Most of the patients with inborn genetic errors have cholestasis, where the flow of bile from the liver is blocked. The symptoms associated with cholestasis include clay or white colored stools, dark urine, nausea, an inability to digest certain foods, and other symptoms.
Depending on the nature of the inborn genetic error in the enzymes, in the bile acid production pathway, patients may survive for a limited time. Untreated patients may die early in infancy, early childhood, or adulthood from progressive liver failure caused by the accumulation of toxic abnormal bile acids. Characteristically, untreated patients suffer severe liver scarring -- clinically termed "cirrhosis."
Since many, if not all, of the above described clinical symptoms are also associated with other types of liver diseases, diagnosis of whether an infant or child has a Bile Acid Deficiency Disease must be done by specialized diagnostic laboratories. Specific diagnosis of Bile Acid Deficiency Disease in a patient is made by the laboratory analysis of body fluids (bile, blood, and urine) using fast atom bombardment-mass spectroscopy (FAB-MS) and gas chromatography mass spectroscopy (GC-MS). The Council can provide information as to where these diagnostic methods are available and how to contact these laboratories and see if your patient's sample may be sent.
Q: How frequently do Bile Acid Synthesis Deficiency Diseases occur?
A: Bile acid synthetic defects are uncommon genetic disorders that have been classified as a rare orphan diseases. There are 9 inborn genetic errors that researchers have described, 7 of which lead to liver cholestasis. The overall number of infants and children suffering from bile acid deficiencies is unknown, but is estimated by medical experts to be one per 80,000 new births.

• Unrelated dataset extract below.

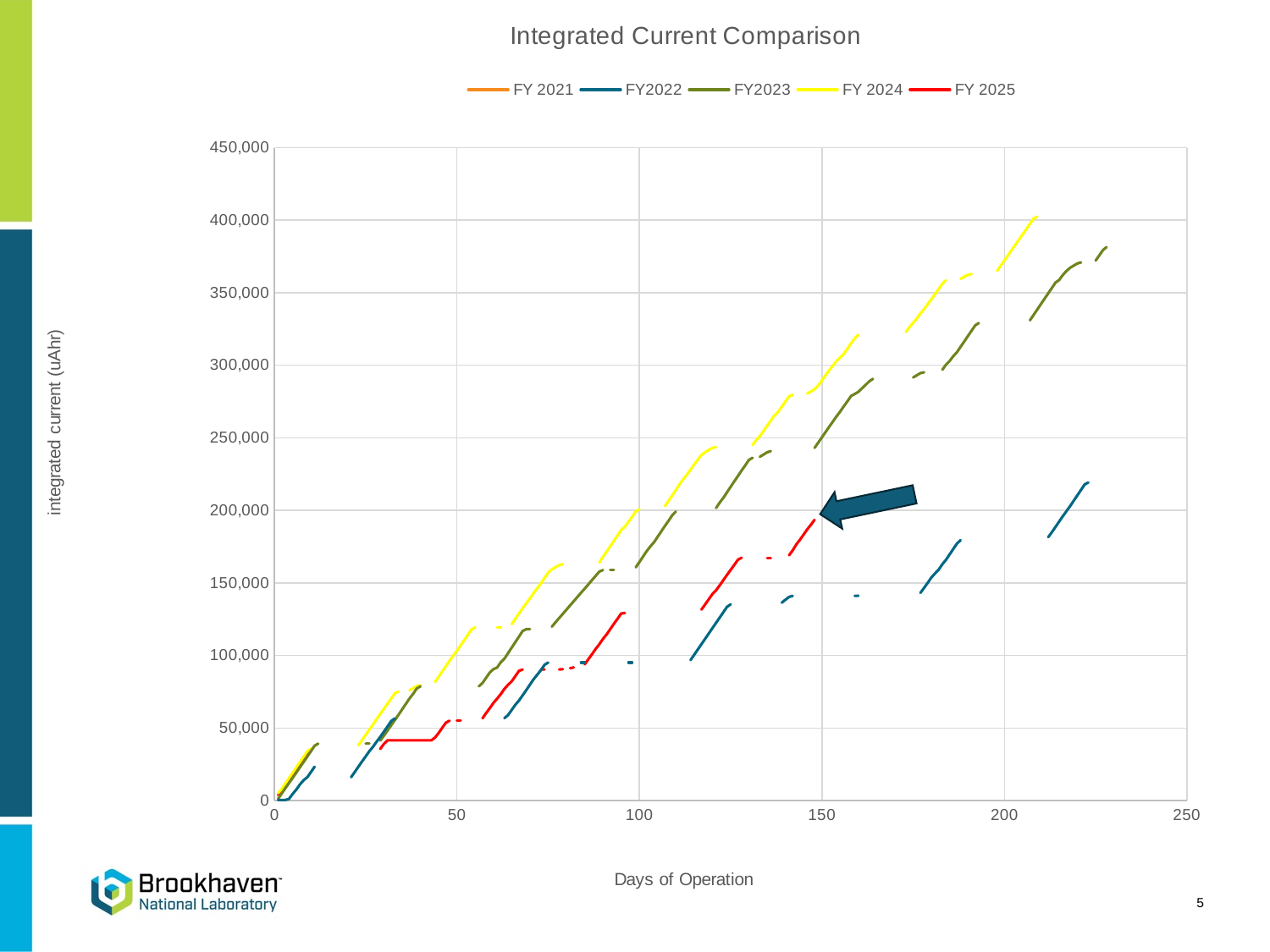
Is the value of the FY 2024 series at 150 days of operation greater or less than 250,000? greater Is the final value of the FY2022 series greater or less than 200,000? greater What kind of chart is shown on the slide? Line chart What is the label of the y axis? integrated current (uAhr) How many series does the legend list? 5 What is the title of the chart? Integrated Current Comparison Which series reaches the highest integrated current on the chart? FY 2024 At 100 days of operation, which series has the larger integrated current, FY 2024 or FY2022? FY 2024 At 150 days of operation, which series has the larger integrated current, FY 2024 or FY 2025? FY 2024 Is the final value of the FY 2025 series greater or less than 150,000? greater Do the integrated current values rise or fall as days of operation increase? Rise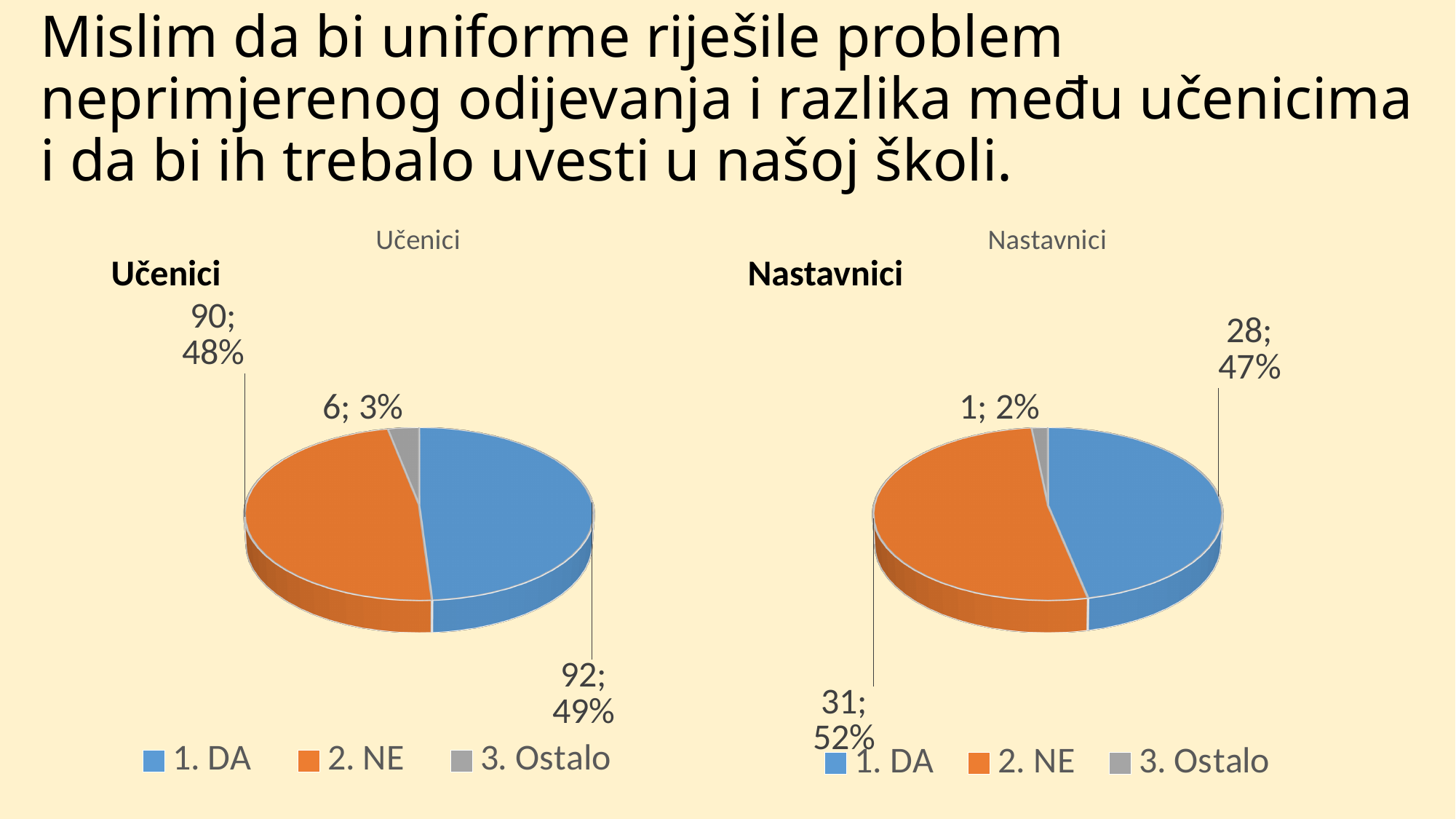
In the Učenici chart, what colour is the 3. Ostalo slice? Grey In the Učenici chart, what percentage share does 2. NE have? 48% How many categories does the legend of the Nastavnici chart list? 3 In the Učenici chart, how many respondents answered 1. DA? 92 In the Nastavnici chart, how many respondents answered 2. NE? 31 What type of chart is the Učenici chart? Pie chart In the Nastavnici chart, which is larger, the count for 1. DA or 2. NE? 2. NE In the Učenici chart, which category has the largest slice? 1. DA In the Nastavnici chart, what percentage share does 1. DA have? 47% In the Nastavnici chart, which category has the smallest slice? 3. Ostalo In the Učenici chart, what is the difference between the counts for 1. DA and 2. NE? 2 In the Nastavnici chart, which category has the largest slice? 2. NE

It is estimated that bile acid enzyme pathway defects are responsible for 1-2% of cases of unexplained liver disease in infants, children, and adolescents.
The age at diagnosis is variable. Most Bile Acid Deficiency Diseases are diagnosed in infancy with liver cholestasis, while some are diagnosed later in childhood with unexplained liver disease or in adulthood with neurological disease. Infants and children may suffer from complications secondary to fat malabsorption and fat-soluble vitamin deficiencies, including rickets, bleeding, neurologic deficits and other consequences of vitamin A or E deficiency disorders.
Unless diagnosed and treated appropriately, the associated liver diseases may be life threatening. Bile Acid Deficiency Diseases are treatable in the early disease stages by replacement of deficient primary bile acids with an investigational oral drug composed of bile acid salts; however, in patients with severe liver cirrhosis caused by bile acid deficiency diseases they may require liver transplantation. Information on various investigational new drug treatments under clinical study are also available on the National Institutes of Health (NIH) website at clinicaltrials.gov.
Q: How are inborn genetic errors of Bile Acid Synthesis Deficiency Diseases treated?
A: There is no US Food and Drug Administration (FDA) approved treatment for any of the inborn genetic errors of bile acid deficiency diseases. In 1994, FDA authorized Dr. James Heubi and Dr. Kenneth D.R. Setchell to initiate an open label clinical trial in 1994 under an Investigational New Drug application to treat identified patients with Bile Acid Deficiency Diseases with an experimental oral formulation of bile acid salts; this program is still active. Other clinical studies that patients can enter are also listed on the NIH website, clinicaltrials.gov.